From the 1790s through the early 1830s, Hokusai was one of the leading designers of surimono––privately commissioned prints known for the high technical quality of their printing, which could be as lavish as the customer could afford. Special features such as embossing and metallic pigments were often used for surimono. The clients who commissioned them were usually the affluent members of amateur poetry clubs, who exchanged prints of illustrated poems at their parties. Other examples of privately commissioned prints on view in the exhibition are illustrated programs for musical concerts or comedy performances, and illustrated printed books and hanging-scroll paintings.

Just as the series Thirty-six Views of Mount Fuji made landscape an important genre of ukiyo-e prints, the untitled series known as Large Flowers (about 1833-34) did the same for nature studies, known in the East Asian tradition as “bird-and-flower pictures.” Hokusai drew on a centuries-old tradition of painting to create vibrant full-color designs for mass-produced prints. Compositions based on underlying geometric shapes give the floral prints the same powerful impact as the landscapes. The exhibition includes nine prints from the Large Flowers series and nine from the even more colorful Small Flowers (about 1834) series.

Extracted records —

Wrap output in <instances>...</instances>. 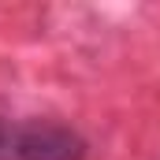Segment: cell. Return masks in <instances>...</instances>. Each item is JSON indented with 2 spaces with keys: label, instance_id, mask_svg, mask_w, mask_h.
I'll return each instance as SVG.
<instances>
[{
  "label": "cell",
  "instance_id": "6da1fadb",
  "mask_svg": "<svg viewBox=\"0 0 160 160\" xmlns=\"http://www.w3.org/2000/svg\"><path fill=\"white\" fill-rule=\"evenodd\" d=\"M86 138L56 119H0V160H86Z\"/></svg>",
  "mask_w": 160,
  "mask_h": 160
}]
</instances>
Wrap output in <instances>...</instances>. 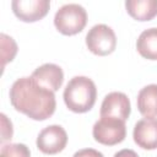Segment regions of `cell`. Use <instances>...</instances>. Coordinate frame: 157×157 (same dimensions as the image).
I'll list each match as a JSON object with an SVG mask.
<instances>
[{"label": "cell", "instance_id": "cell-1", "mask_svg": "<svg viewBox=\"0 0 157 157\" xmlns=\"http://www.w3.org/2000/svg\"><path fill=\"white\" fill-rule=\"evenodd\" d=\"M12 107L33 120H45L55 112L54 92L39 86L32 77L16 80L10 88Z\"/></svg>", "mask_w": 157, "mask_h": 157}, {"label": "cell", "instance_id": "cell-2", "mask_svg": "<svg viewBox=\"0 0 157 157\" xmlns=\"http://www.w3.org/2000/svg\"><path fill=\"white\" fill-rule=\"evenodd\" d=\"M64 102L75 113H86L96 103L97 88L94 82L86 76L72 77L64 90Z\"/></svg>", "mask_w": 157, "mask_h": 157}, {"label": "cell", "instance_id": "cell-3", "mask_svg": "<svg viewBox=\"0 0 157 157\" xmlns=\"http://www.w3.org/2000/svg\"><path fill=\"white\" fill-rule=\"evenodd\" d=\"M87 23V12L78 4L63 5L54 16L56 29L65 36L80 33Z\"/></svg>", "mask_w": 157, "mask_h": 157}, {"label": "cell", "instance_id": "cell-4", "mask_svg": "<svg viewBox=\"0 0 157 157\" xmlns=\"http://www.w3.org/2000/svg\"><path fill=\"white\" fill-rule=\"evenodd\" d=\"M92 135L94 140L102 145L113 146L120 144L126 136L125 121L117 118L101 117L93 125Z\"/></svg>", "mask_w": 157, "mask_h": 157}, {"label": "cell", "instance_id": "cell-5", "mask_svg": "<svg viewBox=\"0 0 157 157\" xmlns=\"http://www.w3.org/2000/svg\"><path fill=\"white\" fill-rule=\"evenodd\" d=\"M86 45L96 55H108L117 47L115 33L107 25H94L86 34Z\"/></svg>", "mask_w": 157, "mask_h": 157}, {"label": "cell", "instance_id": "cell-6", "mask_svg": "<svg viewBox=\"0 0 157 157\" xmlns=\"http://www.w3.org/2000/svg\"><path fill=\"white\" fill-rule=\"evenodd\" d=\"M67 144V134L60 125H49L44 128L37 137V147L45 155L61 152Z\"/></svg>", "mask_w": 157, "mask_h": 157}, {"label": "cell", "instance_id": "cell-7", "mask_svg": "<svg viewBox=\"0 0 157 157\" xmlns=\"http://www.w3.org/2000/svg\"><path fill=\"white\" fill-rule=\"evenodd\" d=\"M11 7L16 17L23 22H36L42 20L49 11V0H13Z\"/></svg>", "mask_w": 157, "mask_h": 157}, {"label": "cell", "instance_id": "cell-8", "mask_svg": "<svg viewBox=\"0 0 157 157\" xmlns=\"http://www.w3.org/2000/svg\"><path fill=\"white\" fill-rule=\"evenodd\" d=\"M131 105L130 99L123 92H110L108 93L101 105V117L117 118L120 120H126L130 115Z\"/></svg>", "mask_w": 157, "mask_h": 157}, {"label": "cell", "instance_id": "cell-9", "mask_svg": "<svg viewBox=\"0 0 157 157\" xmlns=\"http://www.w3.org/2000/svg\"><path fill=\"white\" fill-rule=\"evenodd\" d=\"M135 144L144 150L157 148V119L144 118L139 120L132 131Z\"/></svg>", "mask_w": 157, "mask_h": 157}, {"label": "cell", "instance_id": "cell-10", "mask_svg": "<svg viewBox=\"0 0 157 157\" xmlns=\"http://www.w3.org/2000/svg\"><path fill=\"white\" fill-rule=\"evenodd\" d=\"M31 77L39 86H42V87H44L52 92H55L63 85L64 72L59 65L47 63V64H43L42 66L37 67L32 72Z\"/></svg>", "mask_w": 157, "mask_h": 157}, {"label": "cell", "instance_id": "cell-11", "mask_svg": "<svg viewBox=\"0 0 157 157\" xmlns=\"http://www.w3.org/2000/svg\"><path fill=\"white\" fill-rule=\"evenodd\" d=\"M137 109L146 118L157 117V85L151 83L140 90L137 94Z\"/></svg>", "mask_w": 157, "mask_h": 157}, {"label": "cell", "instance_id": "cell-12", "mask_svg": "<svg viewBox=\"0 0 157 157\" xmlns=\"http://www.w3.org/2000/svg\"><path fill=\"white\" fill-rule=\"evenodd\" d=\"M125 7L137 21H150L157 15V0H126Z\"/></svg>", "mask_w": 157, "mask_h": 157}, {"label": "cell", "instance_id": "cell-13", "mask_svg": "<svg viewBox=\"0 0 157 157\" xmlns=\"http://www.w3.org/2000/svg\"><path fill=\"white\" fill-rule=\"evenodd\" d=\"M136 49L141 56L157 60V28L152 27L141 32L136 42Z\"/></svg>", "mask_w": 157, "mask_h": 157}, {"label": "cell", "instance_id": "cell-14", "mask_svg": "<svg viewBox=\"0 0 157 157\" xmlns=\"http://www.w3.org/2000/svg\"><path fill=\"white\" fill-rule=\"evenodd\" d=\"M1 43V67L4 69L9 61H12L17 54V44L12 37L1 33L0 34Z\"/></svg>", "mask_w": 157, "mask_h": 157}, {"label": "cell", "instance_id": "cell-15", "mask_svg": "<svg viewBox=\"0 0 157 157\" xmlns=\"http://www.w3.org/2000/svg\"><path fill=\"white\" fill-rule=\"evenodd\" d=\"M0 157H31V152L23 144H7L1 147Z\"/></svg>", "mask_w": 157, "mask_h": 157}, {"label": "cell", "instance_id": "cell-16", "mask_svg": "<svg viewBox=\"0 0 157 157\" xmlns=\"http://www.w3.org/2000/svg\"><path fill=\"white\" fill-rule=\"evenodd\" d=\"M0 118H1V142H5L7 140H11L13 129L11 121L7 119V117L4 113L0 114Z\"/></svg>", "mask_w": 157, "mask_h": 157}, {"label": "cell", "instance_id": "cell-17", "mask_svg": "<svg viewBox=\"0 0 157 157\" xmlns=\"http://www.w3.org/2000/svg\"><path fill=\"white\" fill-rule=\"evenodd\" d=\"M72 157H104L102 152L94 148H82L74 153Z\"/></svg>", "mask_w": 157, "mask_h": 157}, {"label": "cell", "instance_id": "cell-18", "mask_svg": "<svg viewBox=\"0 0 157 157\" xmlns=\"http://www.w3.org/2000/svg\"><path fill=\"white\" fill-rule=\"evenodd\" d=\"M114 157H139V155L134 151V150H130V148H124V150H120L118 151Z\"/></svg>", "mask_w": 157, "mask_h": 157}]
</instances>
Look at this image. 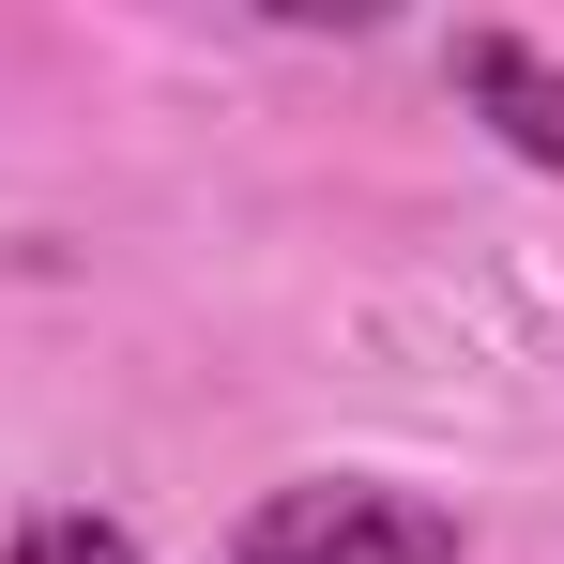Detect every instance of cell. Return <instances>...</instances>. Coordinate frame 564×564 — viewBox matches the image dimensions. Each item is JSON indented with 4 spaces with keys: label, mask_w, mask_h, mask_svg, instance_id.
Returning <instances> with one entry per match:
<instances>
[{
    "label": "cell",
    "mask_w": 564,
    "mask_h": 564,
    "mask_svg": "<svg viewBox=\"0 0 564 564\" xmlns=\"http://www.w3.org/2000/svg\"><path fill=\"white\" fill-rule=\"evenodd\" d=\"M458 503L443 488H397V473H290L245 503V534L214 564H458Z\"/></svg>",
    "instance_id": "6da1fadb"
},
{
    "label": "cell",
    "mask_w": 564,
    "mask_h": 564,
    "mask_svg": "<svg viewBox=\"0 0 564 564\" xmlns=\"http://www.w3.org/2000/svg\"><path fill=\"white\" fill-rule=\"evenodd\" d=\"M458 93L503 122L519 169H564V62H550V46H519V31H458Z\"/></svg>",
    "instance_id": "7a4b0ae2"
},
{
    "label": "cell",
    "mask_w": 564,
    "mask_h": 564,
    "mask_svg": "<svg viewBox=\"0 0 564 564\" xmlns=\"http://www.w3.org/2000/svg\"><path fill=\"white\" fill-rule=\"evenodd\" d=\"M0 564H138V534L93 519V503H46V519H15V534H0Z\"/></svg>",
    "instance_id": "3957f363"
}]
</instances>
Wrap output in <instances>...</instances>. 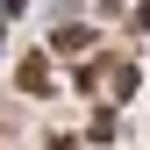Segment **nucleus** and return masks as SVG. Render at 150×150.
I'll return each mask as SVG.
<instances>
[{"label":"nucleus","instance_id":"1","mask_svg":"<svg viewBox=\"0 0 150 150\" xmlns=\"http://www.w3.org/2000/svg\"><path fill=\"white\" fill-rule=\"evenodd\" d=\"M50 43H57V50H64V57H79V50L93 43V36H86V29H57V36H50Z\"/></svg>","mask_w":150,"mask_h":150},{"label":"nucleus","instance_id":"2","mask_svg":"<svg viewBox=\"0 0 150 150\" xmlns=\"http://www.w3.org/2000/svg\"><path fill=\"white\" fill-rule=\"evenodd\" d=\"M22 86H29V93H43V86H50V64H43V57H29V64H22Z\"/></svg>","mask_w":150,"mask_h":150}]
</instances>
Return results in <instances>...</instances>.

Goals —
1: How many prints from the Small Flowers series does the exhibition include, according to the text on Hokusai?
2: Revise the part of the Hokusai text that opens with the words containing "From the 1790s" and closes with "books and hanging-scroll paintings.", replacing "affluent" with "wealthy".

Answers —
1: Nine.

2:
From the 1790s through the early 1830s, Hokusai was one of the leading designers of surimono––privately commissioned prints known for the high technical quality of their printing, which could be as lavish as the customer could afford. Special features such as embossing and metallic pigments were often used for surimono. The clients who commissioned them were usually the wealthy members of amateur poetry clubs, who exchanged prints of illustrated poems at their parties. Other examples of privately commissioned prints on view in the exhibition are illustrated programs for musical concerts or comedy performances, and illustrated printed books and hanging-scroll paintings.